## Text passage
-- Begin --

While for most people, writing about their employer is usually a Conflict of Interest, this does not apply to GLAM folk writing about the content in the special collections held by their employer (that's encouraged). However, GLAM folk should be cautious about writing about their institution as an organisation. Things that are likely to be conflict of interest are advertising events at the institution.
This may be useful as it provides some questions to ask about an edit to help GLAM folk decide if it might be a conflict of interest:
https://en.wikipedia.org/wiki/Wikipedia:GLAM/Getting_started
Another point not mentioned above but is generally unwelcome is the practice of adding links that are search results of your catalogue that mention (say) Granny Smith apples: e.g.
https://trove.nla.gov.au/result?q=Granny+Smith+apples
It is much preferred to have a hand-curated small number of links to rare/unique important works about Granny Smith apples in your collection. Perhaps you hold Granny Smith's diary that records her excitement at discovering this strange new apple in her garden, or the first still life painting with a Granny Smith apple.
Generally we are talking here about your institution's special collections. We don't need catalogue links to commonplace items that many GLAMs would hold, e.g. a Harry Potter book or a glass bottle. But a glass bottle recovered from the wreck of the Some Famous Ship or some other interesting history might be relevant to the Some Famous Ship article, but maybe not to the glass bottle article.
Kerry
-----Original Message----- From: Libraries [mailto:libraries-bounces@lists.wikimedia.org] On Behalf Of Patrick Borer Sent: Thursday, 20 September 2018 7:37 AM To: libraries@lists.wikimedia.org Subject: Re: [libraries] Librarians and conflict of interest
Hi all,
this might be relevant: https://meta.wikimedia.org/wiki/Terms_of_use/Paid_contributions_amendment#Ho...
To quote:
"The intent of these requirements is not to discourage teachers, professors, or those working at galleries, libraries, archives, and museums (“GLAM”) institutions from making contributions in good faith. Disclosure is only required when contributors are compensated by their employer or client specifically for edits and uploads to a Wikimedia project. For example, if a professor at University X is paid directly by University X to write about that university on Wikipedia, the professor needs to disclose that the contribution is compensated. There is a direct quid pro quo exchange: money for edits. If that professor is simply paid a salary for teaching and conducting research, and is only encouraged by her university to contribute to projects about topics of general interest without more specific instruction, that professor does not need to disclose her affiliation with the university.

-- End --

## Provided material
-- Begin --

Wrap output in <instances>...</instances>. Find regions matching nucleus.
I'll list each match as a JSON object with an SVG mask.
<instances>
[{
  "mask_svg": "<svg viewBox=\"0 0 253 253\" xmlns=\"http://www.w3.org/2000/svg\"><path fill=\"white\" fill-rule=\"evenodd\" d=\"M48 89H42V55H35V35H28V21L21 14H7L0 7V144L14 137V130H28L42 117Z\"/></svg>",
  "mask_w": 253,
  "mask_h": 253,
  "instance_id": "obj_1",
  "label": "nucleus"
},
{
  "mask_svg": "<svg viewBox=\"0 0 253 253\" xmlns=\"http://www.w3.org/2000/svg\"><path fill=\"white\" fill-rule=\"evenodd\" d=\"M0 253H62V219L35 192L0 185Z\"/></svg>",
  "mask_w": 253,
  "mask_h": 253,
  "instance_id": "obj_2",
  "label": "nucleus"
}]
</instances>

-- End --

## What to do
1: Name the kinds of institutions that the quotation in the conflict-of-interest message gives as making up GLAM.
2: Return the part of the conflict-of-interest message starting with "This may be" and going on through "Smith apples: e.g.".
Rely only on the conflict-of-interest message.

## Answers for the exercise
1: Galleries, libraries, archives, and museums.

2:
This may be useful as it provides some questions to ask about an edit to help GLAM folk decide if it might be a conflict of interest:
https://en.wikipedia.org/wiki/Wikipedia:GLAM/Getting_started
Another point not mentioned above but is generally unwelcome is the practice of adding links that are search results of your catalogue that mention (say) Granny Smith apples: e.g.